/scrapi

Scrapers + api

Primary LanguagePython

scrapi

Build Status

Getting started

  • You will need to:
    • Install requirements.
    • Install Elasticsearch
    • Install consumers
    • Install rabbitmq

Requirements

  • Create and enter virtual environment for scrapi, and go to the top level project directory.
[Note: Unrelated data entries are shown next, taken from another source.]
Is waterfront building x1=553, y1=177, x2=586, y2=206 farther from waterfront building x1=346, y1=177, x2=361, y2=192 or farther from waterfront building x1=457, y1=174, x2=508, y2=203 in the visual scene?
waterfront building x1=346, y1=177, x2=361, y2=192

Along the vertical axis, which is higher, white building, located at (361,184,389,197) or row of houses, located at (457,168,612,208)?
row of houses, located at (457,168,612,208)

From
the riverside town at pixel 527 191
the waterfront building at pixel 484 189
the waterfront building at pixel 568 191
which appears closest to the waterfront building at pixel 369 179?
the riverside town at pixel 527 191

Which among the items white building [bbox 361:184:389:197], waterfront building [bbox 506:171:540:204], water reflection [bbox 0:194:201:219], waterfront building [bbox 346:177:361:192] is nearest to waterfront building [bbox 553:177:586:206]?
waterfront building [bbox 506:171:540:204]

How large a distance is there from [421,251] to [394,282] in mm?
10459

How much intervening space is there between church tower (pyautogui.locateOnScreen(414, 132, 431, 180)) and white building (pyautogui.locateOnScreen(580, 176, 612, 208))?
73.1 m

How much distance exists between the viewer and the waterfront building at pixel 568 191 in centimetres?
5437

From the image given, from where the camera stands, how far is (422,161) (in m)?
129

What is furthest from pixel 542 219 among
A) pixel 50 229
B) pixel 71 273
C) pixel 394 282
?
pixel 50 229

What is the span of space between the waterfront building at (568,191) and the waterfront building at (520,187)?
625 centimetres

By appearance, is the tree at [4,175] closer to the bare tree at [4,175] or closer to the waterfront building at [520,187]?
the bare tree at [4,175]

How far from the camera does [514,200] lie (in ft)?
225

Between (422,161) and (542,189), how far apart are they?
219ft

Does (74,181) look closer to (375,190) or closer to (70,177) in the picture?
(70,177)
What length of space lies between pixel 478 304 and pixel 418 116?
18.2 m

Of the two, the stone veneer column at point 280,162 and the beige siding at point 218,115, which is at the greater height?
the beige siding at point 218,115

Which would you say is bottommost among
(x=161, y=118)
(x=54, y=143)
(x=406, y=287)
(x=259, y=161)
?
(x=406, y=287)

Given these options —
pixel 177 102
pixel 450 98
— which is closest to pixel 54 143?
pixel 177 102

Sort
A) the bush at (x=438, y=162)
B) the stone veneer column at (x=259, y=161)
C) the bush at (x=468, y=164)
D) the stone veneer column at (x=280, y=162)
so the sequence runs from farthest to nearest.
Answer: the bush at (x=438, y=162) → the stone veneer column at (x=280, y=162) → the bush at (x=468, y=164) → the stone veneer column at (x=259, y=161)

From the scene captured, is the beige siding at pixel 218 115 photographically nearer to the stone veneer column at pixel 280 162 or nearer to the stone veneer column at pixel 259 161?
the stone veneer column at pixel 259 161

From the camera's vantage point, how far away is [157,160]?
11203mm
From there, run
$ pip install -r requirements.txt

and the python requirements for the project will download and install.

Installing Elasticsearch

note: JDK 7 must be installed for elasticsearch to run

Mac OSX

$ brew install elasticsearch

Now, just run

$ elasticsearch

or

$ invoke elasticsearch

and you should be good to go.

Ubuntu

$ wget https://download.elasticsearch.org/elasticsearch/elasticsearch/elasticsearch-1.2.1.deb 
$ sudo dpkg -i elasticsearch-1.2.1.deb

Now, just run

$ sudo service elasticsearch start

or

$ invoke elasticsearch

and you should be good to go.

Running the server

  • Just run
$ python main.py

from the scrapi/website/ directory, and the server should be up and running!

Consumers

  • Just run
$ invoke install_consumers

and the consumers specified in the manifest files of the worker_manager, and their requirements, will be installed.

Rabbitmq

Mac OSX

$ brew install rabbitmq

Ubuntu

$ sudo apt-get install rabbitmq-server

Running the scheduler

  • from the top-level project directory run:
$ invoke celery_beat

to start the scheduler, and

$ invoke celery_worker

to start the worker.

Testing

  • To run the tests for the project, just type
$ invoke test

and all of the tests in the 'tests/' directory will be run.